Lopez, more than two weeks after her diagnosis is still recovering from Covid-19 after testing for the virus on April 4 and receiving a positive result two days later. "You have stomach problems," Lopez said. "You get diarrhea, nausea and you throw up. You feel like your blood pressure is high and you feel a lot of anxiety."
Her doctor, Armando Beltran, knew of hydroxychloroquine but had never prescribed for a Covid-19 patient. Beltran advised her to get and electrocardiogram or EKG. "We have to make sure the heart is working without any kind of arrhythmia," he said. "We did an EKG and that seemed okay. We treated her with hydroxichloroquin and azithromycin."
Lopez said she went straight to Matthews Pharmacy to get her prescription.
"The pharmacist advised me to take (the medication) as soon as I got them," Lopez said. "Within two and a half hours it minimized (the symptoms). They were still bad, but the big different was that at two days they were at a minimal."
Gregory Matthews, a pharmacist and the owner of Matthews Pharmacy, weighed in on the drug saying, "If you give the medicine within the first four days, if you try to get it as soon as possible, the medication actually works very well and very quickly."

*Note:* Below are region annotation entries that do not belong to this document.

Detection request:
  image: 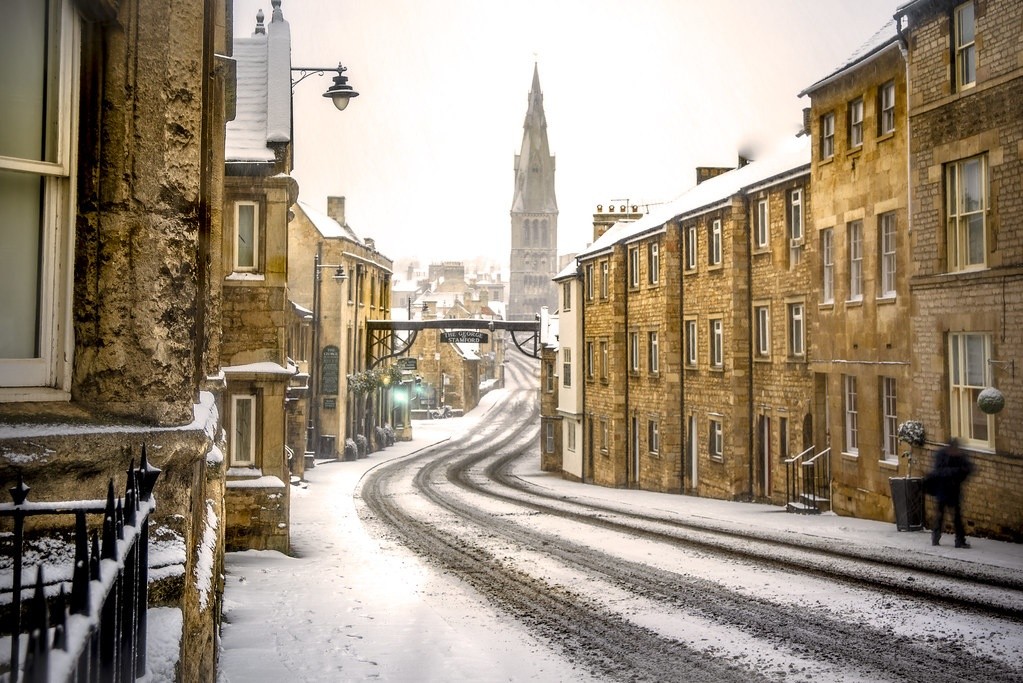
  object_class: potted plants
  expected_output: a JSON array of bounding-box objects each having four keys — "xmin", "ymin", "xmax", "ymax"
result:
[{"xmin": 888, "ymin": 421, "xmax": 928, "ymax": 533}]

Lopez was given a 10-day prescription course by her doctor, who says he checked in on her each day. "It was difficult in a way because this was the first time I had treated someone in this fashion and I told her I was learning as I am giving this medicine to you," Beltran said.
While this is great news for Lopez in her recovery, it doesn't mean this drug will work for everyone. "The data is just not there, yet, " Watkins said." We don't know if people are recovering better or faster because of the medication or if the people would have gotten better anyway."